__TAREFA PROPOSTA A__
Imprime o trecho do texto a começar em "(...continuação)" e a terminar em "is not America.".

==============================

Para que é que trago tantos livros? Acho que sou intensamente curioso e moderadamente impaciente para estar a ler um só livro por dia. Fazendo uma analogia entre os livros e as séries de televisão, por comparação prefiro os livros, posso controlar a duração dos “episódios” pois começo a ler quando quero e paro quando quero, posso fazer pausas para ver televisão, se assim quiser, em contrapartida, com a televisão sou obrigado, se não quiser perder um programa que me interessa, a estar pontualmente e com um rigor subserviente à frente do ecrã, correndo sempre o risco de me irritar quando os episódios acabam naquele momento em que estamos mais intensamente envolvidos, e pior ainda, não podemos fazer intervalos para ler (a não ser, claro, que tenhamos um vídeo, que não é o meu caso). Por fim, e como já não leio um livro do Arthur C. Clarke há muito tempo, decido-me pelo “Anti-Crepúsculo”.

(continua...)

sexta-feira, agosto 11, 2006

Um jantar em Muros

(...continuação)
Passamos a maior parte do jantar a discutir a política internacional americana e o seu impacto no mundo, a situação actual no extremo e médio oriente, a anexação do Tibete pela China e as suas consequências, e de como todos gostaríamos de ir à Índia ainda que por motivos diferentes, enquanto o leitor de CDs da Bang & Olufsen vai passando a selecção de seis discos que fizemos para esta noite. O David Bowie está agora a cantar o this is not America.

==============================

__TAREFA PROPOSTA B__
Indica todas as linhas que contêm a palavra "Where", copiando-as tal como estão. Tem em conta as maiúsculas e minúsculas.

__DADOS FORNECIDOS__
==============================

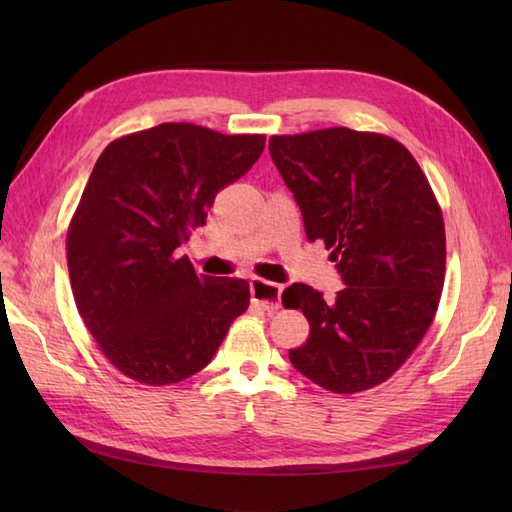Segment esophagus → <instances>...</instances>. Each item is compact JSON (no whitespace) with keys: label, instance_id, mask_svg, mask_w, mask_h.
Instances as JSON below:
<instances>
[{"label":"esophagus","instance_id":"1","mask_svg":"<svg viewBox=\"0 0 512 512\" xmlns=\"http://www.w3.org/2000/svg\"><path fill=\"white\" fill-rule=\"evenodd\" d=\"M281 290L284 288L277 284H270V281L257 279V277L250 279V297H253V303L257 308L266 310L268 314H273L281 308Z\"/></svg>","mask_w":512,"mask_h":512}]
</instances>
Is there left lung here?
<instances>
[{
	"mask_svg": "<svg viewBox=\"0 0 512 512\" xmlns=\"http://www.w3.org/2000/svg\"><path fill=\"white\" fill-rule=\"evenodd\" d=\"M270 158L292 191L310 242L332 250L343 290H284L310 336L290 363L334 394L387 380L427 334L447 264L444 222L416 158L398 140L347 127L273 136Z\"/></svg>",
	"mask_w": 512,
	"mask_h": 512,
	"instance_id": "obj_1",
	"label": "left lung"
}]
</instances>
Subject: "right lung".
<instances>
[{
	"instance_id": "right-lung-1",
	"label": "right lung",
	"mask_w": 512,
	"mask_h": 512,
	"mask_svg": "<svg viewBox=\"0 0 512 512\" xmlns=\"http://www.w3.org/2000/svg\"><path fill=\"white\" fill-rule=\"evenodd\" d=\"M266 138L162 123L114 140L96 160L68 231V268L85 328L143 385L198 374L248 308L244 279L195 273L178 246Z\"/></svg>"
}]
</instances>
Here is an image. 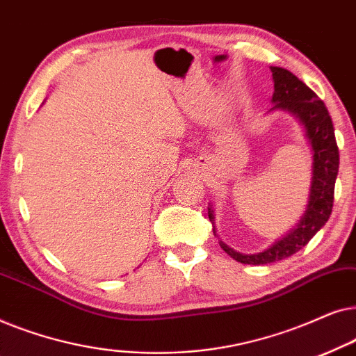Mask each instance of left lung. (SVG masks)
I'll return each instance as SVG.
<instances>
[{
  "label": "left lung",
  "instance_id": "left-lung-1",
  "mask_svg": "<svg viewBox=\"0 0 356 356\" xmlns=\"http://www.w3.org/2000/svg\"><path fill=\"white\" fill-rule=\"evenodd\" d=\"M270 71L272 79H274V94H272L274 106L269 111H286L303 126L306 140L313 152V168H311L313 173H311L308 204L300 222L267 250L245 254V252L235 251L218 238V245L228 256L241 264L251 266L282 261L308 245L311 238L329 220L330 212H332L335 179L339 173V147L335 143L332 120L324 102L293 72L277 66H270ZM207 211L209 220L212 222L213 235L218 236L212 204H209Z\"/></svg>",
  "mask_w": 356,
  "mask_h": 356
}]
</instances>
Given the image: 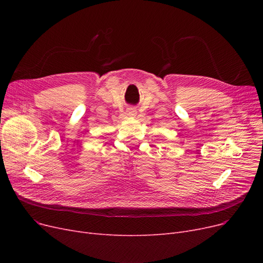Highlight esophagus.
I'll use <instances>...</instances> for the list:
<instances>
[{"label":"esophagus","instance_id":"esophagus-1","mask_svg":"<svg viewBox=\"0 0 263 263\" xmlns=\"http://www.w3.org/2000/svg\"><path fill=\"white\" fill-rule=\"evenodd\" d=\"M127 114H128V116H130V117H135V116H136V110H135V108H133V107L128 108Z\"/></svg>","mask_w":263,"mask_h":263}]
</instances>
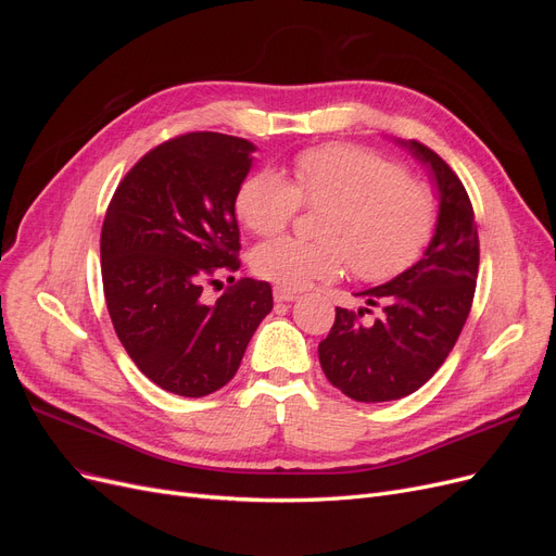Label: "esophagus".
I'll use <instances>...</instances> for the list:
<instances>
[{"instance_id": "1", "label": "esophagus", "mask_w": 556, "mask_h": 556, "mask_svg": "<svg viewBox=\"0 0 556 556\" xmlns=\"http://www.w3.org/2000/svg\"><path fill=\"white\" fill-rule=\"evenodd\" d=\"M274 299H276V301H280V304H290V301H296L299 296H296L294 292H290V290L276 288V290H274Z\"/></svg>"}]
</instances>
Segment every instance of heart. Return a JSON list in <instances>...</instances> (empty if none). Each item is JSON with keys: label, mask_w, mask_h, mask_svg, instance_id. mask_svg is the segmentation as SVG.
<instances>
[{"label": "heart", "mask_w": 556, "mask_h": 556, "mask_svg": "<svg viewBox=\"0 0 556 556\" xmlns=\"http://www.w3.org/2000/svg\"><path fill=\"white\" fill-rule=\"evenodd\" d=\"M301 204L327 211L319 243L274 239L252 252V268L282 290L352 274L368 282L410 268L439 227V201L401 164L357 146H319L294 160L292 180L274 169L250 174L237 194L241 223L271 237L288 227Z\"/></svg>", "instance_id": "heart-1"}]
</instances>
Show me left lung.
<instances>
[{"instance_id": "1", "label": "left lung", "mask_w": 556, "mask_h": 556, "mask_svg": "<svg viewBox=\"0 0 556 556\" xmlns=\"http://www.w3.org/2000/svg\"><path fill=\"white\" fill-rule=\"evenodd\" d=\"M429 166L439 188V227L425 255L394 280L364 290L366 306H382L374 325L368 308H336L333 327L317 345L327 380L364 403L419 390L457 343L476 294L480 243L470 199L450 166L419 141H399Z\"/></svg>"}]
</instances>
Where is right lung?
<instances>
[{"instance_id": "right-lung-1", "label": "right lung", "mask_w": 556, "mask_h": 556, "mask_svg": "<svg viewBox=\"0 0 556 556\" xmlns=\"http://www.w3.org/2000/svg\"><path fill=\"white\" fill-rule=\"evenodd\" d=\"M255 146L190 131L146 153L117 185L102 227V280L113 329L139 371L178 396H206L239 371L274 308L271 285L241 278L206 304V282L237 271L233 204ZM233 280V278H231Z\"/></svg>"}]
</instances>
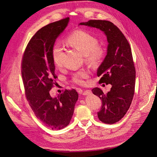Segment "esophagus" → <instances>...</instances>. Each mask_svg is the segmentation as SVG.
Returning <instances> with one entry per match:
<instances>
[{
  "mask_svg": "<svg viewBox=\"0 0 157 157\" xmlns=\"http://www.w3.org/2000/svg\"><path fill=\"white\" fill-rule=\"evenodd\" d=\"M82 95H90V94L91 93V90H86L82 92Z\"/></svg>",
  "mask_w": 157,
  "mask_h": 157,
  "instance_id": "1",
  "label": "esophagus"
}]
</instances>
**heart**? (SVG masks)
<instances>
[{
  "label": "heart",
  "mask_w": 157,
  "mask_h": 157,
  "mask_svg": "<svg viewBox=\"0 0 157 157\" xmlns=\"http://www.w3.org/2000/svg\"><path fill=\"white\" fill-rule=\"evenodd\" d=\"M66 43L80 52L84 55L86 62L95 65L101 60L105 54L104 49L98 44L95 36L82 30H77L72 33L66 39ZM63 49L60 44H56L52 48V55L53 61L57 67L62 66V59ZM88 76V72L81 70L74 73L73 81L77 84H82L84 79Z\"/></svg>",
  "instance_id": "obj_1"
}]
</instances>
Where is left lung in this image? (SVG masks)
<instances>
[{
    "instance_id": "8db88e82",
    "label": "left lung",
    "mask_w": 157,
    "mask_h": 157,
    "mask_svg": "<svg viewBox=\"0 0 157 157\" xmlns=\"http://www.w3.org/2000/svg\"><path fill=\"white\" fill-rule=\"evenodd\" d=\"M80 25L99 29L107 37V55L98 68L97 76L101 77L99 82L111 84L112 87L106 94L98 87L92 92L102 100L98 119L113 124L126 114L134 96L136 71L131 49L122 31L111 22L90 20Z\"/></svg>"
}]
</instances>
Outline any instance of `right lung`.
<instances>
[{
    "instance_id": "obj_1",
    "label": "right lung",
    "mask_w": 157,
    "mask_h": 157,
    "mask_svg": "<svg viewBox=\"0 0 157 157\" xmlns=\"http://www.w3.org/2000/svg\"><path fill=\"white\" fill-rule=\"evenodd\" d=\"M70 18L50 23L32 36L25 49L21 73L25 94L36 118L46 127L61 129L70 124L78 95L66 90L53 98L49 91L57 85L52 50L59 35L67 26Z\"/></svg>"
}]
</instances>
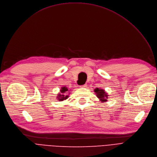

==============================

__RESPOSTA COMPLETA A__
(...continuação)
Passamos a maior parte do jantar a discutir a política internacional americana e o seu impacto no mundo, a situação actual no extremo e médio oriente, a anexação do Tibete pela China e as suas consequências, e de como todos gostaríamos de ir à Índia ainda que por motivos diferentes, enquanto o leitor de CDs da Bang & Olufsen vai passando a selecção de seis discos que fizemos para esta noite. O David Bowie está agora a cantar o this is not America.

__RESPOSTA COMPLETA B__
Where is right lung?
Where is left lung in this image? (SVG masks)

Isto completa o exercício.